It was a variation on these sad apparitions that came to wake him one night late in January 1933. This was the dream that he termed in retrospect 'the herald of defeat'.
He dreamed of 2^100 (2 to the hundredth power, an enormous number) personified as two identical, freckled, beautiful dark-eyed girls, looking straight into his eyes. But now there wasn't just sadness in their look, as there had been in his previous visions of the Evens; there was anger, hatred even. After gazing at him for a long, long while (this in itself was sufficient cause to brand the dream a nightmare) one of the twins suddenly shook her head from side to side with jerky, abrupt movements. Then her mouth was contorted into a cruel smile, the cruelty being that of a rejected lover.
'You'll never get us,’ she hissed.
At this, Petras, drenched in sweat, jumped up from his bed. The words that 2^99 (that's one half of 2^I00) had spoken meant only one thing: He was not fated to prove the Conjecture. Of course, he was not a superstitious old woman who would give undue credence to omens. Yet the profound exhaustion of many fruitless years had now begun to take its toll. His nerves were not as strong as they used to be and the dream upset him inordinately.
Unable to go back to sleep, he went out to walk in the dark, foggy streets, to try to shake off its dreary feeling.

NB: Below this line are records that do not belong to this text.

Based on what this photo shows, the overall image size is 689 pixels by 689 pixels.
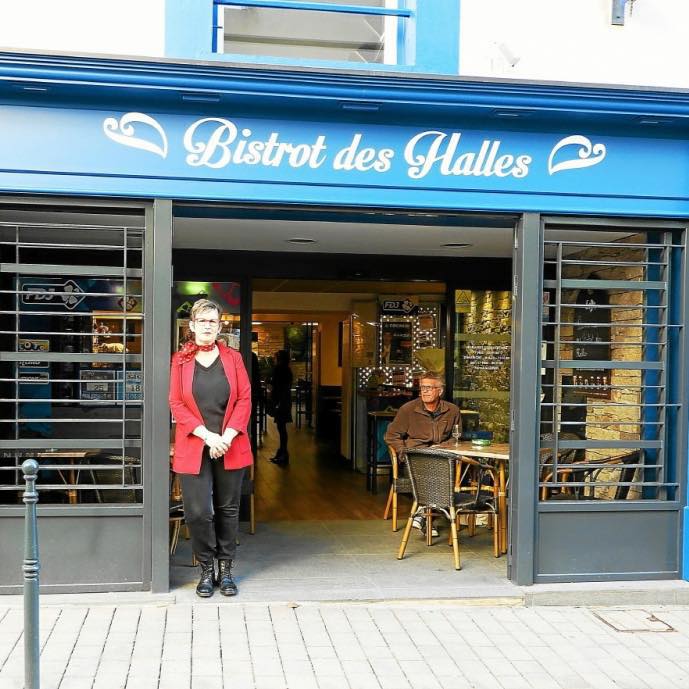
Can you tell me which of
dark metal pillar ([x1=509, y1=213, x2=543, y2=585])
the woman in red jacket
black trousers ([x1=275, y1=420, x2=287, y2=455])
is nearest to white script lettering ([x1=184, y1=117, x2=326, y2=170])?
the woman in red jacket

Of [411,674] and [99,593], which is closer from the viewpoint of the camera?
[411,674]

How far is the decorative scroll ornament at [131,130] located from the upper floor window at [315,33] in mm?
1202

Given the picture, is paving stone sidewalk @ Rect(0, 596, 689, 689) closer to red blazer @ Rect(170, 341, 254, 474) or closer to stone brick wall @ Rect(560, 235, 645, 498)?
red blazer @ Rect(170, 341, 254, 474)

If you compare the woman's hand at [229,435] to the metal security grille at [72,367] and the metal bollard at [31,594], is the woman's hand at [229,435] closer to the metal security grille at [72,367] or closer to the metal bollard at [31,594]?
the metal security grille at [72,367]

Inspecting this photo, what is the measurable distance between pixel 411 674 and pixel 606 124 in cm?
393

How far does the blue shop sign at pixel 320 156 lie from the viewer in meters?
5.27

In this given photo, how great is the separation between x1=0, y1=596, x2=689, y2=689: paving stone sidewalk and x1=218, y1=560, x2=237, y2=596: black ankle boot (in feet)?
0.30

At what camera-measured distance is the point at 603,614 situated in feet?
18.1

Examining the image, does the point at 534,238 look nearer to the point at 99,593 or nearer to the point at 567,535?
the point at 567,535

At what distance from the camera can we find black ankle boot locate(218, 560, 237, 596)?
548 centimetres

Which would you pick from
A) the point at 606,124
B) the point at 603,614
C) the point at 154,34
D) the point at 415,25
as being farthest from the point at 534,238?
the point at 154,34

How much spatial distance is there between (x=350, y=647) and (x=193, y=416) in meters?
1.79

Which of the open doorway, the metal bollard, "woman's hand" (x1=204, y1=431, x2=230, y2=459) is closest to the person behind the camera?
the metal bollard

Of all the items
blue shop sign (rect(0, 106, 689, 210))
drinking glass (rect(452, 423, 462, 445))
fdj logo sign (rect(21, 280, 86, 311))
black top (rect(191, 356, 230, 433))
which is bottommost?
drinking glass (rect(452, 423, 462, 445))
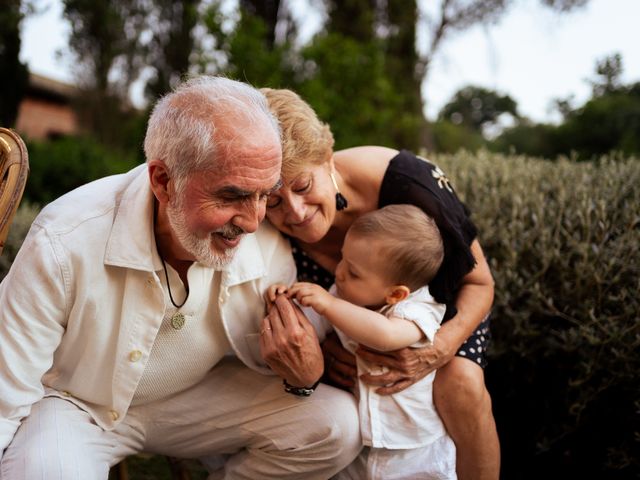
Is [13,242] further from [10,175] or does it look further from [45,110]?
[45,110]

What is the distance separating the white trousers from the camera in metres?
2.31

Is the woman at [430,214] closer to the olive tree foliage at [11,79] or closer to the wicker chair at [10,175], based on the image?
the wicker chair at [10,175]

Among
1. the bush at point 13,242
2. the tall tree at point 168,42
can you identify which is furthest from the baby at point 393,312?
the tall tree at point 168,42

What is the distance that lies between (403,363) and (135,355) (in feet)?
3.28

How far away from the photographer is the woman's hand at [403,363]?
7.96 feet

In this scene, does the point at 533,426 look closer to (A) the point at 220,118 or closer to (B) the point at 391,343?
(B) the point at 391,343

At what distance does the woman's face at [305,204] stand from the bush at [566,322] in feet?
3.93

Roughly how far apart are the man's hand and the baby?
0.07 meters

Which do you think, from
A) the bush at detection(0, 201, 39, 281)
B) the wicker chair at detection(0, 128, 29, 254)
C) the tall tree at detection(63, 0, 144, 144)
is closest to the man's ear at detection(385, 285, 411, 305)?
the wicker chair at detection(0, 128, 29, 254)

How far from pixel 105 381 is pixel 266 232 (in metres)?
0.86

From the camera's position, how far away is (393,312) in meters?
2.43

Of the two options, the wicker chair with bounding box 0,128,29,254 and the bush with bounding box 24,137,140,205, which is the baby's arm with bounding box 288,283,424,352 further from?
the bush with bounding box 24,137,140,205

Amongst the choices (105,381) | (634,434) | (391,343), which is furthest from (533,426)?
(105,381)

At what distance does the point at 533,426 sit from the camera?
3373 millimetres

As he walked in the first light among the ancient stone buildings, he suddenly heard fast foot-steps approaching behind him, and for a moment he was seized by panic and turned sharply round. A young man in athletic gear materialized out of the mist, running energetically, uttered a greeting and dis-appeared once again, his rhythmic breathing trailing off into complete silence.
Still upset by the nightmare, Petros wasn't sure whether this image had been real, or an overflow of his dream world. When, however, a few months later the very same young man came to his rooms at Trinity on a fateful mission, he instantly recognized him as the early-morning runner. After he was gone, he realized with hindsight that their first, dawn meeting had cryptically signalled the dark forewarning, coming as it did after the vision of 2^100, with its message of defeat.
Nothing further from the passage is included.